▸ **Source excerpt**:
In this chapter, you assess the number of late orders and back orders, and test whether the differences in delivery times between the three shipping centers are statistically significant.

## Summarize the data

Descriptive statistics summarize and describe the prominent features of data. Use Display Descriptive Statistics to determine how many book orders were delivered on time, how many were late, and how many were initially back ordered for each shipping center.

### Display descriptive statistics

1. Open the sample data, ShippingData.MTW.
2. Choose Stat > Basic Statistics > Display Descriptive Statistics.
3. In Variables, enter Days.
4. In By variables (optional), enter Center Status.
For most Minitab commands, you only need to complete the main dialog box to execute the command. Often, you use sub-dialog boxes to modify the analysis or to display additional output, such as graphs.
5. Click Statistics.
6. Uncheck First quartile, Median, Third quartile, N nonmissing, and N missing.
7. Check N total.
8. Click OK in each dialog box.

▸ **Material**:
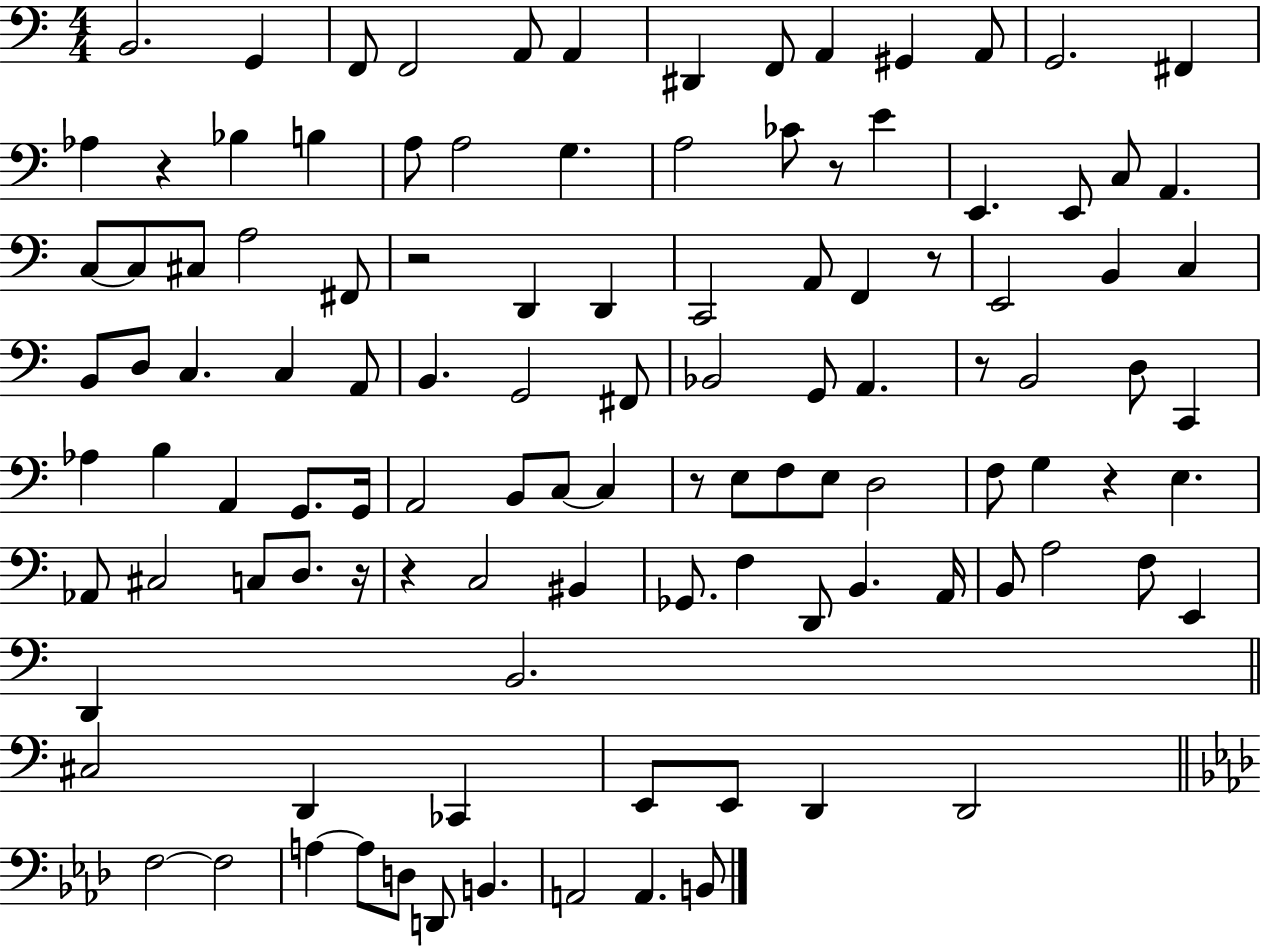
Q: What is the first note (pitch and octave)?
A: B2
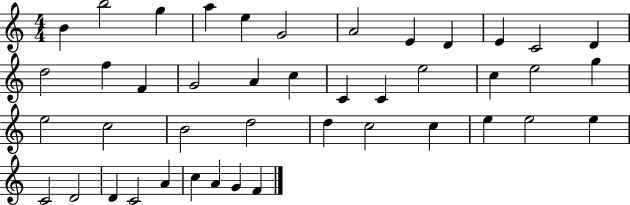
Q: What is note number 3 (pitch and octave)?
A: G5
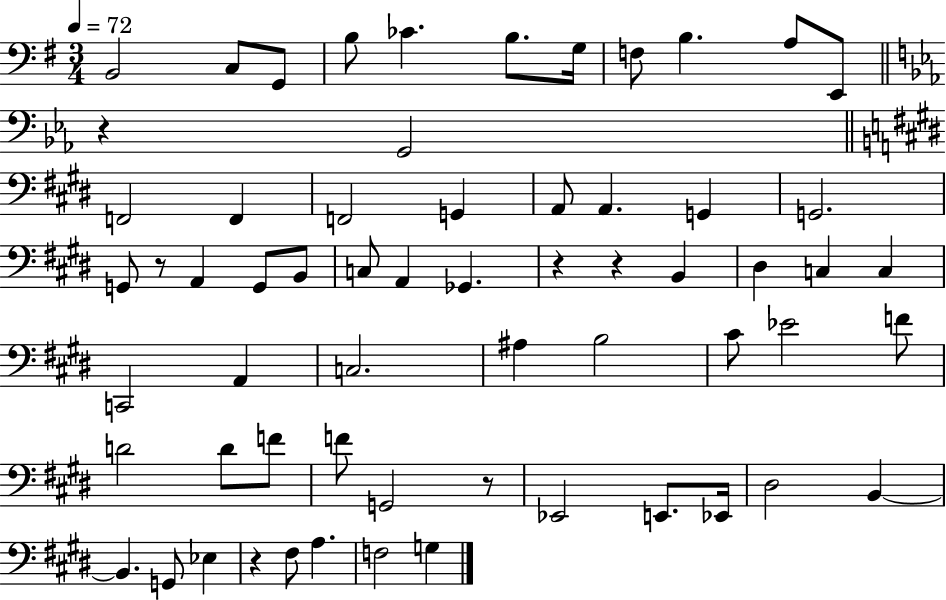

▸ **Given instruction**: Pick up the Minitab walkthrough on shipping-center delivery times right after its last step and write what comes next.

▸ **Result of this exercise**:
###### Note

Changes that you make in the Statistics sub-dialog box affect the current session only. To change the default options for future sessions, choose Tools > Options. Expand Individual Commands and choose Display Descriptive Statistics. Choose the statistics that you want to display. When you open the Statistics sub-dialog box again, it displays your new options.

### Results for Center = Central

Statistics Total Variable Status Count Mean SE Mean StDev Minimum Maximum Days Back order 6 * * * * * Late 6 6.431 0.157 0.385 6.078 7.070 On time 93 3.826 0.119 1.149 1.267 5.983

### Results for Center = Eastern

Statistics Total Variable Status Count Mean SE Mean StDev Minimum Maximum Days Back order 8 * * * * * Late 9 6.678 0.180 0.541 6.254 7.748 On time 92 4.234 0.112 1.077 1.860 5.953

### Results for Center = Western

Statistics Total Variable Status Count Mean SE Mean StDev Minimum Maximum Days Back order 3 * * * * * On time 102 2.981 0.108 1.090 0.871 5.681
###### Note

The Session window displays text output, which you can send to Microsoft Word and Microsoft PowerPoint. For more information on sending output to PowerPoint, go to Presenting Results from Minitab.

### Interpret the results

The Session window displays each center’s results separately. Within each center, you can see the number of back orders, late orders, and on-time orders in the Total Count column:

• The Eastern shipping center has the most back orders (8) and late orders (9).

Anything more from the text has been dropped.